Ma i Cinque Stelle hanno iniziato a fare Salvini con Salvini.
Lui firma la circolare sui porti senza parlare col ministro, loro ritirano le deleghe senza parlare con lui, attaccano a freddo sul figlio di Arata, hanno scelto una comunicazione violenta e corsara.
Non è più un governo, ma se si capisce ciò che non è più, non è chiaro ciò che non è ancora: “Fino alla scorsa settimana — dice uno dei più alti in grado della Lega — l’idea era di fare un rimpasto dopo le Europee e di riscrivere l’agenda economica, tenendo conto dei mutati rapporti di forza. Adesso si vive alla giornata”.

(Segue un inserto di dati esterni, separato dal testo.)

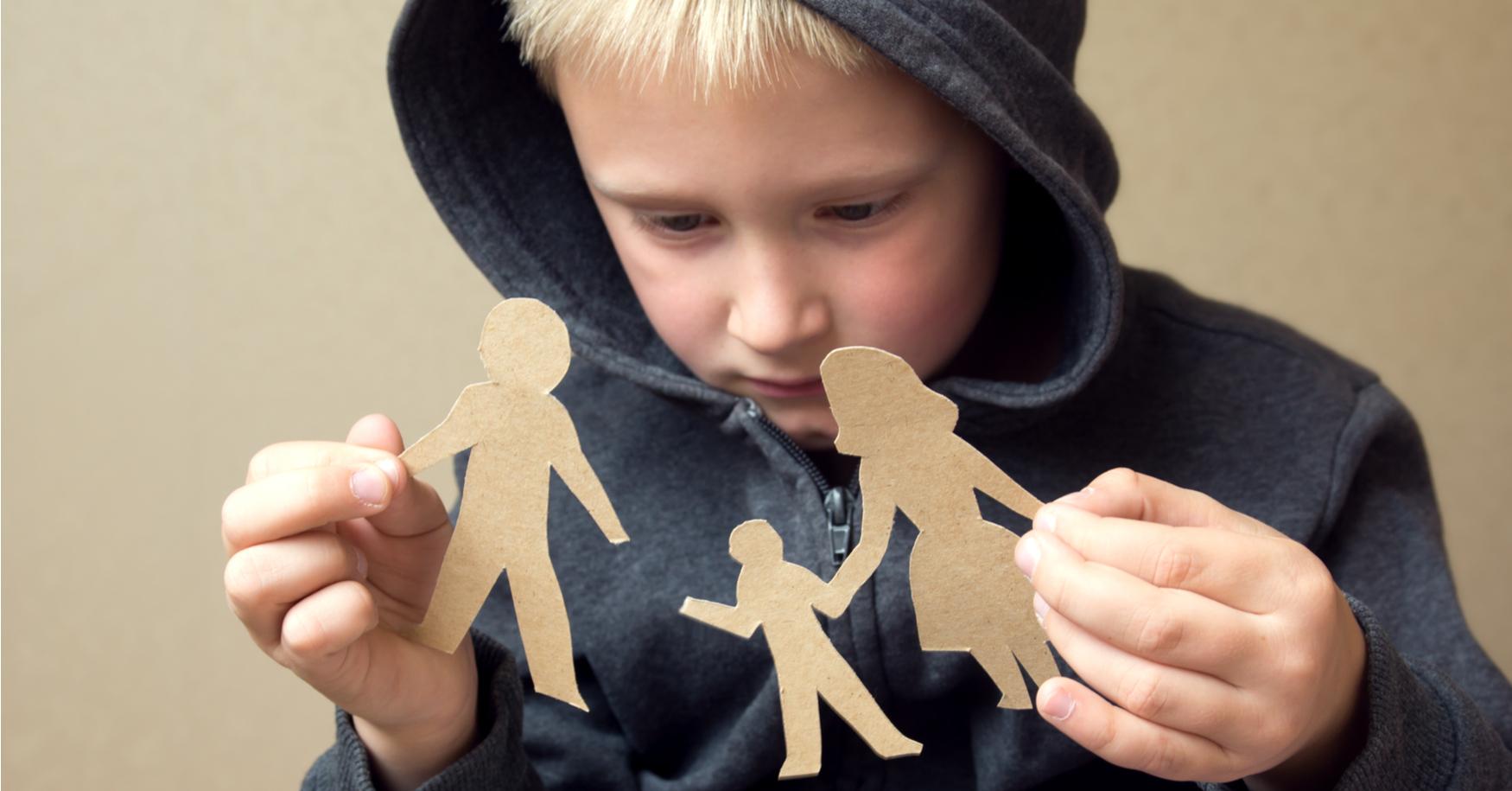 Junge sieht Trennung der Eltern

La verità è che un “piano” definito ancora non c’è. E c’è una sola giornata che conta, il 26 maggio perchè fino ad allora continuerà questo spettacolo, con sempre maggiore veemenza, ma non succederà niente in termini di governo.
Però è un fatto che Giancarlo Giorgetti, parlando con più di un collega di partito, ha assicurato che, se si arriva alla rottura, “Mattarella non ha intenzione di mettersi di traverso, a questo punto le elezioni anticipate le darebbe”.
Il capo dello Stato non ha avuto contatti diretti in questi giorni con leader o ambasciatori, perchè proprio la delicatezza del clima lo spinge a stare più lontano dalla discussione per non dare l’impressione di propendere per una o per l’altra soluzione. Ma proprio in questi giorni, i consiglieri sono stati terminali di più contatti e telefonate. E a Giorgetti hanno detto che, in caso di rottura, di fronte a una maggioranza per lo scioglimento è chiaro che il capo dello Stato ne prenderebbe atto, anche con consultazioni lampo e senza fare tentativi di incarichi esplorativi.
C’è un solo ma, che riguarda l’interesse nazionale: “È chiaro — ha spiegato il sottosegretario alla presidenza — che vuole garanzie sui conti”.
Il che equivale a dire che, ad esempio a novembre, in piena sessione di bilancio sarebbe irresponsabile.
E questo è l’altro aspetto del guado: calendario alla mano, per votare i primi di luglio (prima cioè che il paese sia sotto gli ombrelloni) bisognerebbe sciogliere i primi di maggio, dunque è già tardi per una crisi e un giro di consultazioni.
Per votare a ottobre, invece, bisogna sciogliere entro l’inizio di agosto. E chissà se è un caso che quella parola “elezioni” è stata invocata anche dal segretario del Pd Nicola Zingaretti, proprio oggi.
Perchè le elezioni si chiedono quando c’è la possibilità che poi l’eventualità si verifichi, altrimenti è uno sparare a salve inutile.
Questa possibilità , per la prima volta, è concreta. Il problema è il “come”. La “mossa”. Ora Salvini è nel guado.
È il primo a sapere che se la sbaglia viene risucchiato dal gorgo.